EXERCISES TO COMPLETE —
- 1) From the silver interview, print everything from "Butler: Exactly. Supply and" down to "up the price.".
- 2) In the silver interview, what price range does Butler give as the point where the hedge funds would start buying silver contracts to cover their short position?

DOCUMENT TEXT —
+++

Cook: That’s just one factor of many.

Butler: Yes, there are others, but that will cause the biggest bang.

Cook: It seems like there is a big paper market of commodities trading in silver and then there’s the real market of actual silver.

Butler: That’s right. And this paper trading is the wrong pricing mechanism for silver. It’s backward.

Cook: How do you mean?

Butler: The Comex is setting the price for the physical market and it should be the other way around.

Cook: So we’re getting a false price?

Butler: Yes, that’s my point. That’s why you have such an opportunity. The current market price reflects something other than what the price would be if actual silver were changing hands.

Cook: You’re saying it would be a lot higher.

Butler: Sure, but this can change instantly and make up lost ground. When it does the paper traders will be shocked and will lose a lot of money.

Cook: So, we are going to go back to a true market?

Butler: Exactly. Supply and demand for actual silver will ultimately determine the price. We don’t need any outside help, we don’t need a miracle, we only need recognition of the problem and understanding of the realities of silver.

Cook: Then what?

Butler: Then people will buy more and more silver and that will be one important factor in driving up the price.

Cook: There must be some price point in your mind where these big commercial shorts, the hedge funds, start to buy silver contracts to cover their short position.

Butler: I would say $4.75 to $5.00.

Cook: Would that get us on our way?

Butler: In the past ten years the hedge funds have been whipsawed at least a dozen times and we’ve had moves of $.50 to $1.00.

Cook: What would make silver move beyond that this time?

Butler: The demand pressures keep building.

+++

RECORDS —
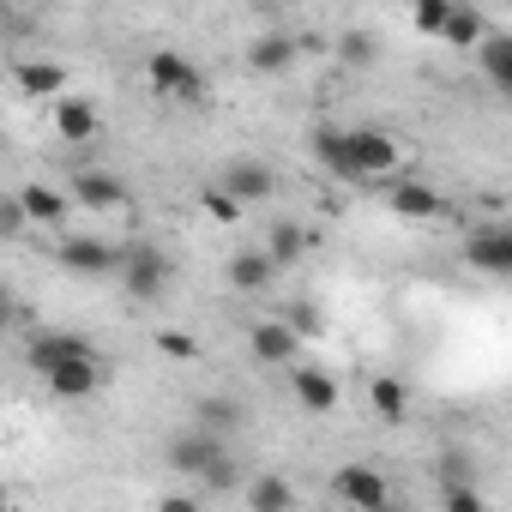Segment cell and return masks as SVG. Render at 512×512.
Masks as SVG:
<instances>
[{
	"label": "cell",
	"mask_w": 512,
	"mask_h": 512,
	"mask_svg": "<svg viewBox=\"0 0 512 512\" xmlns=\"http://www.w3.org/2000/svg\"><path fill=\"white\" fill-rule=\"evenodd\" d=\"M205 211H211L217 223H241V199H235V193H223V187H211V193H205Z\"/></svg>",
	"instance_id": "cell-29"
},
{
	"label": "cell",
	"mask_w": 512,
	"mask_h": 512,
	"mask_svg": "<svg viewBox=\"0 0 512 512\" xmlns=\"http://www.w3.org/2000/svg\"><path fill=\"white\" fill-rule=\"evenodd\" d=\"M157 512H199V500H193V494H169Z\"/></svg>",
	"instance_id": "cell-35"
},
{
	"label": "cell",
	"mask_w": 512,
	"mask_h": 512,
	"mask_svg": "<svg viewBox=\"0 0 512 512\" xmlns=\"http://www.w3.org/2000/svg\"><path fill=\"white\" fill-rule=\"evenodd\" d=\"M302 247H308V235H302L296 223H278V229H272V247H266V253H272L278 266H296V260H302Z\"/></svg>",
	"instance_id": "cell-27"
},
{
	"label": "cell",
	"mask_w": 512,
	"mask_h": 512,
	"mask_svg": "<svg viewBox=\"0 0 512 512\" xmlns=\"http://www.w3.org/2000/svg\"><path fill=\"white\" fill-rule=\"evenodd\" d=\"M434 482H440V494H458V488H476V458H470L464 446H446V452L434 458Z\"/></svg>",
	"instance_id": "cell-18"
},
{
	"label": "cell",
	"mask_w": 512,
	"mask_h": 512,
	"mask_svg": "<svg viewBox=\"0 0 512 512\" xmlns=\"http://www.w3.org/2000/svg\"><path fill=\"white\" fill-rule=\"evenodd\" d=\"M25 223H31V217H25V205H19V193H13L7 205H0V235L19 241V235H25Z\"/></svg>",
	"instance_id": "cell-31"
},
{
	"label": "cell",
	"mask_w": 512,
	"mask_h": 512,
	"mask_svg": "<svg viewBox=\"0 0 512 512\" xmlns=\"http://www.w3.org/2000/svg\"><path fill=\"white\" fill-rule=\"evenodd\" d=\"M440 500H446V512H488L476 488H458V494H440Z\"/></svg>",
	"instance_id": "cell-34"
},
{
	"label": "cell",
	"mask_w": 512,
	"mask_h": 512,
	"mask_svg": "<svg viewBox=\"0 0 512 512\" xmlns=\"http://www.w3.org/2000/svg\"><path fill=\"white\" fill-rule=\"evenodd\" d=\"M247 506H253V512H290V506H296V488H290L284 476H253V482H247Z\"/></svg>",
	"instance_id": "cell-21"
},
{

+++

TASK-BY-TASK OUTPUTS —
- 1)
Butler: Exactly. Supply and demand for actual silver will ultimately determine the price. We don’t need any outside help, we don’t need a miracle, we only need recognition of the problem and understanding of the realities of silver.

Cook: Then what?

Butler: Then people will buy more and more silver and that will be one important factor in driving up the price.

- 2) $4.75 to $5.00.